Please return all the records exactly, with nothing left out.

Items listed in a dataset
Start of Block

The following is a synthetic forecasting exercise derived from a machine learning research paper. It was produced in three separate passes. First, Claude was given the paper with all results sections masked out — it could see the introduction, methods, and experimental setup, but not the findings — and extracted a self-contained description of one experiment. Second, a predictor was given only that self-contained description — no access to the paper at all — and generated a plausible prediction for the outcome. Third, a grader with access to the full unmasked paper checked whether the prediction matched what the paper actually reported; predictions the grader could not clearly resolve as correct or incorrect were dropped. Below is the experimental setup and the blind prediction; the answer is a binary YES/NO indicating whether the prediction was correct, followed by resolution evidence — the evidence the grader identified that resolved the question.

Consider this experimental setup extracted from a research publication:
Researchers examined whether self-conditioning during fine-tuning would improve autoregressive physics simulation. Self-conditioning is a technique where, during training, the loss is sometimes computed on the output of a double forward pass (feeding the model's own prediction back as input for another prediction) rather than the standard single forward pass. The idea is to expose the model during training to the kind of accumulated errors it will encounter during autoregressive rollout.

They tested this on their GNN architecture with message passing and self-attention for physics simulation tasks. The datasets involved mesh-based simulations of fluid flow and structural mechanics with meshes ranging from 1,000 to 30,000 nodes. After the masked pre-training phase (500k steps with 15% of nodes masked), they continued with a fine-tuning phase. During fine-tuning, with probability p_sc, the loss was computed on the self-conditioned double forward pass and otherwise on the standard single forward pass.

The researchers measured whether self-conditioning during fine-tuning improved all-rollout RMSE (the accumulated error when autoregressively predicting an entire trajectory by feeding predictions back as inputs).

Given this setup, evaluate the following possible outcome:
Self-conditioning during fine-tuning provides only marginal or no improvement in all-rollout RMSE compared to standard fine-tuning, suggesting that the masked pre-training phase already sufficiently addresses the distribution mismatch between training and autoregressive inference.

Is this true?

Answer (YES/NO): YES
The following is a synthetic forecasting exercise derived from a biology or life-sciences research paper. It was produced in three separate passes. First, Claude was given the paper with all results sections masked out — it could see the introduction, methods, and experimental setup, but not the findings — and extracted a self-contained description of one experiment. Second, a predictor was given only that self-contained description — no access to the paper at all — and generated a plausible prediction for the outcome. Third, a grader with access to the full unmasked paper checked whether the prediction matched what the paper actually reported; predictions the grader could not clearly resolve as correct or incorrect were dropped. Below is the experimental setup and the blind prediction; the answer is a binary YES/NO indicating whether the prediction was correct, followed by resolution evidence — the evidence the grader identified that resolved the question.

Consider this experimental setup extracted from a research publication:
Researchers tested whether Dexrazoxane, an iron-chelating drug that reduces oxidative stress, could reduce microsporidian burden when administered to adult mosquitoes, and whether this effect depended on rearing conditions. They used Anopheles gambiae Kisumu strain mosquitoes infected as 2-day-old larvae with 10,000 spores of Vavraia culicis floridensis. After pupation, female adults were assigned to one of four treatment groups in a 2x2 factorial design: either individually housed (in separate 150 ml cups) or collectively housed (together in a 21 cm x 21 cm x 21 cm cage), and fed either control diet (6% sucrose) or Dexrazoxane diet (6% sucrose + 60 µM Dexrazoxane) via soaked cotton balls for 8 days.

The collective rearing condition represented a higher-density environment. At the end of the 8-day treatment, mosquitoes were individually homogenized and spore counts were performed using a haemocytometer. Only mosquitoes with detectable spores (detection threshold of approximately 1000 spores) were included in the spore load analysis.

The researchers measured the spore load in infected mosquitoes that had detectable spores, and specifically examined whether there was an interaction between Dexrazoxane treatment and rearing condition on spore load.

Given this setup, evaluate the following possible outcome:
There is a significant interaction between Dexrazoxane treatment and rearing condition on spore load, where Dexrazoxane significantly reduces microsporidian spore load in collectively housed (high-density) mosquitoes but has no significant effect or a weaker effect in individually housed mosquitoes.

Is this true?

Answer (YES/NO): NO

End of Block

**RESPONSE FOR THIS EXERCISE**
The following is a synthetic forecasting exercise derived from a machine learning research paper. It was produced in three separate passes. First, Claude was given the paper with all results sections masked out — it could see the introduction, methods, and experimental setup, but not the findings — and extracted a self-contained description of one experiment. Second, a predictor was given only that self-contained description — no access to the paper at all — and generated a plausible prediction for the outcome. Third, a grader with access to the full unmasked paper checked whether the prediction matched what the paper actually reported; predictions the grader could not clearly resolve as correct or incorrect were dropped. Below is the experimental setup and the blind prediction; the answer is a binary YES/NO indicating whether the prediction was correct, followed by resolution evidence — the evidence the grader identified that resolved the question.

Consider this experimental setup extracted from a research publication:
Researchers examined whether self-conditioning during fine-tuning would improve autoregressive physics simulation. Self-conditioning is a technique where, during training, the loss is sometimes computed on the output of a double forward pass (feeding the model's own prediction back as input for another prediction) rather than the standard single forward pass. The idea is to expose the model during training to the kind of accumulated errors it will encounter during autoregressive rollout.

They tested this on their GNN architecture with message passing and self-attention for physics simulation tasks. The datasets involved mesh-based simulations of fluid flow and structural mechanics with meshes ranging from 1,000 to 30,000 nodes. After the masked pre-training phase (500k steps with 15% of nodes masked), they continued with a fine-tuning phase. During fine-tuning, with probability p_sc, the loss was computed on the self-conditioned double forward pass and otherwise on the standard single forward pass.

The researchers measured whether self-conditioning during fine-tuning improved all-rollout RMSE (the accumulated error when autoregressively predicting an entire trajectory by feeding predictions back as inputs).

Given this setup, evaluate the following possible outcome:
Self-conditioning during fine-tuning provides only marginal or no improvement in all-rollout RMSE compared to standard fine-tuning, suggesting that the masked pre-training phase already sufficiently addresses the distribution mismatch between training and autoregressive inference.

Is this true?

Answer (YES/NO): YES
The following is a synthetic forecasting exercise derived from a biology or life-sciences research paper. It was produced in three separate passes. First, Claude was given the paper with all results sections masked out — it could see the introduction, methods, and experimental setup, but not the findings — and extracted a self-contained description of one experiment. Second, a predictor was given only that self-contained description — no access to the paper at all — and generated a plausible prediction for the outcome. Third, a grader with access to the full unmasked paper checked whether the prediction matched what the paper actually reported; predictions the grader could not clearly resolve as correct or incorrect were dropped. Below is the experimental setup and the blind prediction; the answer is a binary YES/NO indicating whether the prediction was correct, followed by resolution evidence — the evidence the grader identified that resolved the question.

Consider this experimental setup extracted from a research publication:
Researchers tested whether Dexrazoxane, an iron-chelating drug that reduces oxidative stress, could reduce microsporidian burden when administered to adult mosquitoes, and whether this effect depended on rearing conditions. They used Anopheles gambiae Kisumu strain mosquitoes infected as 2-day-old larvae with 10,000 spores of Vavraia culicis floridensis. After pupation, female adults were assigned to one of four treatment groups in a 2x2 factorial design: either individually housed (in separate 150 ml cups) or collectively housed (together in a 21 cm x 21 cm x 21 cm cage), and fed either control diet (6% sucrose) or Dexrazoxane diet (6% sucrose + 60 µM Dexrazoxane) via soaked cotton balls for 8 days.

The collective rearing condition represented a higher-density environment. At the end of the 8-day treatment, mosquitoes were individually homogenized and spore counts were performed using a haemocytometer. Only mosquitoes with detectable spores (detection threshold of approximately 1000 spores) were included in the spore load analysis.

The researchers measured the spore load in infected mosquitoes that had detectable spores, and specifically examined whether there was an interaction between Dexrazoxane treatment and rearing condition on spore load.

Given this setup, evaluate the following possible outcome:
There is a significant interaction between Dexrazoxane treatment and rearing condition on spore load, where Dexrazoxane significantly reduces microsporidian spore load in collectively housed (high-density) mosquitoes but has no significant effect or a weaker effect in individually housed mosquitoes.

Is this true?

Answer (YES/NO): NO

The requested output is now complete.